The Islamic State jihadist group said Wednesday that its leader Abu Hasan al-Hashimi al-Qurashi has been killed in battle and announced a replacement.
A spokesman for the group said Hashimi, an Iraqi, was killed “in combat with enemies of God”, without elaborating on the date of his death or the circumstances.
Speaking in an audio message, the spokesman identified the group’s new leader as Abu al-Hussein al-Husseini al-Qurashi.
Qurashi refers to a tribe of the Prophet Mohammed, from whom IS leaders must claim descent.
The spokesman did not provide details on the new leader, but said he was a “veteran” jihadist and called on all groups loyal to IS to pledge their allegiance.
After a meteoric rise in Iraq and Syria in 2014 that saw it conquer vast swathes of territory, IS saw its self-proclaimed “caliphate” collapse under a wave of offensives.

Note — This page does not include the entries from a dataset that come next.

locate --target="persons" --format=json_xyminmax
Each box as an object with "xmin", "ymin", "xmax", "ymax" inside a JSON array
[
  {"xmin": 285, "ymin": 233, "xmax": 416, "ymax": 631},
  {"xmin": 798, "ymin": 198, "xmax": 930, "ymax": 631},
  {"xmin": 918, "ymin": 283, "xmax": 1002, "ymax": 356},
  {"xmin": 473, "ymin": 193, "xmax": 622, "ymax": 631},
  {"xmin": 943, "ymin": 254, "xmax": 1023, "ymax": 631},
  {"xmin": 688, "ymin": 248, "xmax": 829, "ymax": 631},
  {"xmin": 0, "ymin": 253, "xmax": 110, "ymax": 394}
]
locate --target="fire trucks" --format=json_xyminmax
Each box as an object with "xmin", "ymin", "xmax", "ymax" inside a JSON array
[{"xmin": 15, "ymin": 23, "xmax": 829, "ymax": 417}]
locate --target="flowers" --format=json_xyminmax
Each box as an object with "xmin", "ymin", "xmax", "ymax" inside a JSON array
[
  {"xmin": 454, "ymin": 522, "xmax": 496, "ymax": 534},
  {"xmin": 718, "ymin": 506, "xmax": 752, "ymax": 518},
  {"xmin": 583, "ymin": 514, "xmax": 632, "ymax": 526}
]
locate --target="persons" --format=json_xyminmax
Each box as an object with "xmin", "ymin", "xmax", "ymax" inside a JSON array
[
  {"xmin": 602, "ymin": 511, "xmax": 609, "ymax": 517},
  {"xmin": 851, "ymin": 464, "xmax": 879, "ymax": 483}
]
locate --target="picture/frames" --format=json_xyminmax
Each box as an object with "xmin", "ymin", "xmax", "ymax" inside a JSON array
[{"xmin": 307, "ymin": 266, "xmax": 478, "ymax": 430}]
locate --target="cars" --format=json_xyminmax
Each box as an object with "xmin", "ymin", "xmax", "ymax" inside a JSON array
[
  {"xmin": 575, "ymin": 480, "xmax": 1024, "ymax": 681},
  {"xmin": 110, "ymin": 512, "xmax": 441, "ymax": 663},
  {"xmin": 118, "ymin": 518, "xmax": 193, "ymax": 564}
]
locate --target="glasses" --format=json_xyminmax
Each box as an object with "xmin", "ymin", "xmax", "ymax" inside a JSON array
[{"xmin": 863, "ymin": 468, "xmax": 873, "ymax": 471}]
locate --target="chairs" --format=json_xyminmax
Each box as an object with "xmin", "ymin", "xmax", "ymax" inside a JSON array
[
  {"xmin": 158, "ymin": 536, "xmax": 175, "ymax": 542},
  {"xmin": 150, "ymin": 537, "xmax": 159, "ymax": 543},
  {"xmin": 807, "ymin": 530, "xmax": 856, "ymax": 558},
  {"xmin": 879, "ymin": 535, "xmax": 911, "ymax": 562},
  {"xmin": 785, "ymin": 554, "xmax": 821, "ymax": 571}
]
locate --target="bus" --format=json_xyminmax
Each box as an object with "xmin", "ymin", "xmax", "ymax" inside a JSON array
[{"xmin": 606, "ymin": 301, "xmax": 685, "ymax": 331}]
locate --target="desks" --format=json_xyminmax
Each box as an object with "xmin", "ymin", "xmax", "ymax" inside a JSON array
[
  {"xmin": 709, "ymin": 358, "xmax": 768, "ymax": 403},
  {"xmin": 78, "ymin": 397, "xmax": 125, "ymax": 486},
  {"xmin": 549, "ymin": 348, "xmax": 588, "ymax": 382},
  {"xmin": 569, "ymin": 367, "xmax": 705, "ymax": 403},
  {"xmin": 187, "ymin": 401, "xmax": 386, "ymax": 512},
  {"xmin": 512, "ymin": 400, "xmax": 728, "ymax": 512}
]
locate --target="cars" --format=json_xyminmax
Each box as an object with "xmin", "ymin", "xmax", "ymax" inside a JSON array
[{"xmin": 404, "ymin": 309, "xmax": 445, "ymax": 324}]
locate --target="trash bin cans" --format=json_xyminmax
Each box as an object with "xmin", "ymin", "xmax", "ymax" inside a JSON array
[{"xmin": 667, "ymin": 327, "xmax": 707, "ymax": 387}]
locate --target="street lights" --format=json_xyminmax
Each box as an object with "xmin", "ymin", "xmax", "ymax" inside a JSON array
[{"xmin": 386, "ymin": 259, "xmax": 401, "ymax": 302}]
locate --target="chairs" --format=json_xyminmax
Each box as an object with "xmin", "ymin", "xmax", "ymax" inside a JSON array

It was defeated in Iraq in 2017 and in Syria two years later, but sleeper cells of the Sunni Muslim extremist group still carry out attacks in both countries.
IS’s previous leader, Abu Ibrahim al-Qurashi, was killed in February this year in a US raid in Idlib province in northern Syria.
His predecessor Abu Bakr al-Baghdadi was killed, also in Idlib, in October 2019.
Hassan Hassan, who authored a book on IS, said one “unprecedented” but possible scenario was that the Hashimi “was killed ‘accidentally’ during a raid or fighting without him being known to whoever killed him”.
In October this year, US forces killed a “senior” IS member in a pre-dawn raid in northeastern Syria, the US military’s Central Command said at the time.
It said a later air strike had killed two other senior IS members.
The US leads a military coalition battling IS in Syria.
In July, the Pentagon said it had killed Syria’s top IS jihadist in a drone strike in the north of the country.
US Central Command said he had been “one of the top five” IS leaders.
Turkey in September said security forces had arrested a “senior executive” of IS known as Abu Zeyd, whose real name was Bashar Khattab Ghazal al-Sumaidai.
Turkish media said there were some indications Sumaidai might have been the IS leader.